Whimpering, I retreated against the wall so that he’d turn his back to Zachary.

“Maybe it’s not too late to end the Shift.” Aidan pounced, knocking me over and pinning my legs and arm to the floor. “Maybe we can kill you first.”

I flailed my free hand. It hit the lit candle. I seized it and smashed the flame into Aidan’s face, making him scream, and dropping us all into darkness.

But not total darkness. Dim light trickled in from the door. A shadow passed before it. Was Zachary running away?

Aidan shoved my chin up and set the blade to my throat. “No more pretty chants now. Just your blood on this stone.”

Metal slammed his jaw, so hard I heard something pop. He sank to the side, groaning like a downed steer.

Zachary stood above me, wielding the bolt cutters he’d dropped at the chamber threshold. “Come on.”

He helped me stumble past the basin, where his blood had formed a dark pool.
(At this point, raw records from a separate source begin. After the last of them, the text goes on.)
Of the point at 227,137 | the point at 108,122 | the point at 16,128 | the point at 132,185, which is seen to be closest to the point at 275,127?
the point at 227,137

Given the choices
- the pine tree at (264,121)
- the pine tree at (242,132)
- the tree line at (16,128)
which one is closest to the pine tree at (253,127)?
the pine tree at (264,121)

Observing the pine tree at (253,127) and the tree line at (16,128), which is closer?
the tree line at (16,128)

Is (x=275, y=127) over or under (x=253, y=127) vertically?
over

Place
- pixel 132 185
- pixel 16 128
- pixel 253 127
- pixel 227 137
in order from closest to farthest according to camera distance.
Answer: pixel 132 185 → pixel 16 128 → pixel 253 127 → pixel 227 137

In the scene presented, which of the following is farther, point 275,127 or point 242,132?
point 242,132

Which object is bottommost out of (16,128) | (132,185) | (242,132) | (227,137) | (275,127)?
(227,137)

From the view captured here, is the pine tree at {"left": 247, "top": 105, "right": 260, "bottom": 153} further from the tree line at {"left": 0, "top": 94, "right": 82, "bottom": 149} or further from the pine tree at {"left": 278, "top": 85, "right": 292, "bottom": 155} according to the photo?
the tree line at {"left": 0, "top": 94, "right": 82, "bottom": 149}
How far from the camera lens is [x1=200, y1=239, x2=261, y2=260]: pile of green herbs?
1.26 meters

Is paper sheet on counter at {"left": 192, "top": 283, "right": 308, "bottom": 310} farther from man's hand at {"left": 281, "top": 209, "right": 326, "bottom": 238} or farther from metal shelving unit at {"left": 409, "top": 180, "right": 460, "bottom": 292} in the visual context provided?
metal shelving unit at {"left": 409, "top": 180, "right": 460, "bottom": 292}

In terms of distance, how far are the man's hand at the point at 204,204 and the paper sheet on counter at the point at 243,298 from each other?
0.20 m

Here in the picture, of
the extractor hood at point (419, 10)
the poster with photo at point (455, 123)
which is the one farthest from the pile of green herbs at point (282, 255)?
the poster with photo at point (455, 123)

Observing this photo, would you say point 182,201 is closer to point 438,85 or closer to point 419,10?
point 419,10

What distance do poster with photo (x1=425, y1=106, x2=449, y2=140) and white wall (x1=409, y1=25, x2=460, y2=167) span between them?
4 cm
On the way out, I grabbed his shirt and jacket, which I hoped still held our car keys.

We clambered over the writhing bodies and staggered down the passageway, following the light outside.

“The lock!” Zachary shouted. “Do you still have the lock?”

I pulled it from my pocket as we ran out into the rainy dusk. Zachary shoved the gate closed behind us.

“No!” Aidan leaped toward us down the passage.

I tried to hook the lock into the hole, but my hands were shaking from adrenaline and shade-sickness. It missed.

The gate shuddered with the full force of Aidan’s charge, opening a few inches. Zachary roared and threw all his weight against it.

“Aura, hurry!” Face and chest bleeding, he planted his feet against the base of the rock wall for leverage. Aidan stepped back for another charge.

Fighting my vertigo, I felt for the hole in the dim light. The padlock slid through and snapped shut.

Aidan slammed into the gate. He made an incoherent grunt, holding his jaw.

Though Zachary’s chest was still bleeding, he held me up and helped me stumble away. I whispered a silent thanks to the shades Mary and Malcolm and renewed my pledge to save their souls come March twenty-first.

As we drove off, and the place of darkness receded behind us, I sent out one last message, though its recipient probably couldn’t hear me.

Thank you, Logan, wherever you are.

Chapter
Thirty-Eight
 

W
e shot off down the country road, bouncing through potholes and veering into the oncoming lane at every turn.

I didn’t tell Zachary to drive carefully. “Where are we going?”

“Out of this country. Now.”

“Do you need a hospital?”

“I don’t think so. They weren’t deep cuts. I just want to leave.” He winced as his arm moved to shift gears. “Clean me off while I drive?”